Detergents are highly efficient at disrupting the lipid-enveloped viruses, and solvent/detergent (S/D) treatment is a standard method for inactivating viruses present in human blood products [22
]. The effects of both ionic (SDS) and nonionic (Triton X-100 and NP-40) detergents on HCVcc infectivity have been investigated here. All three detergents at the tested concentrations reduced HCVcc infectivity rapidly to undetectable levels (Table ).

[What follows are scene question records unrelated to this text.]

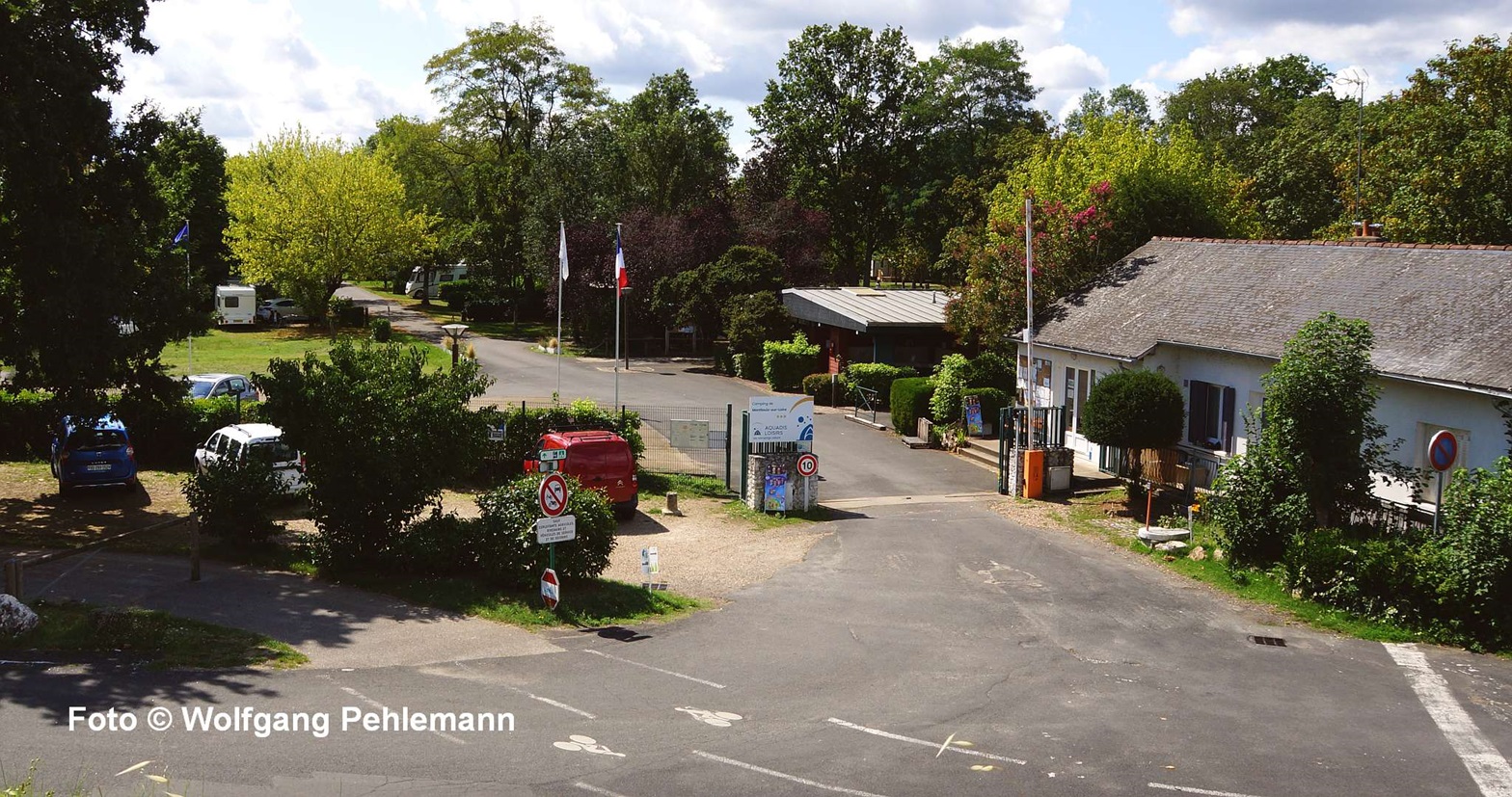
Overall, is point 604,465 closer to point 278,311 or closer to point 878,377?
point 878,377

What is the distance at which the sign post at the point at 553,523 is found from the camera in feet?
52.6

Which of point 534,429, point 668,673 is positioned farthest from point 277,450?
point 668,673

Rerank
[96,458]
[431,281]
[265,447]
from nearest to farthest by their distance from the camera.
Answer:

Importantly, both intracellular HCVcc and those released into culture fluid could be inactivated by each of these detergents, regardless of the presence of human serum, indicating that components of culture medium, human serum or intracellular proteins did not interfere with the disruptive processes exerted by these detergents. Under current experimental conditions, effective HCVcc inactivation took place immediately after vortex-mixing, rendering it impossible to delineate the kinetics of viral infectivity reduction during the detergent treatment process. This finding is reminiscent of that reported for HIV in a previous study, which demonstrated that HIV-1 spiked in solution containing 1% Triton X-100 was inactivated completely within 1 min [23
]. As in the case of the aldehyde-inactivation experiments, the cytotoxic effect of detergents limited the sensitivity of the current assays. Interestingly, although 0.0005% Triton X-100 and 0.0005% NP-40 had no detectable effect on cell viability (Figure ), they still lowered HCVcc infectivity by 1.7- to 2.5-fold when the latter was compared with those determined in the presence of 0.001% SDS or without any detergent (Table ). Most likely, the residual Triton X-100 or NP-40 still had some disruptive effect on virion integrity, which is important for viral infectivity. Alternatively, these detergents may have caused some cell surface alterations at this extremely low concentration that affect the process of HCVcc entry. However, to maintain the sensitivity of the assay, the detergent-treated samples were not diluted further for the infectivity test. Collectively, the robustness and immediate action of detergents in destroying HCVcc infectivity support the use of S/D treatment procedures in eliminating potential HCV contaminations in blood products.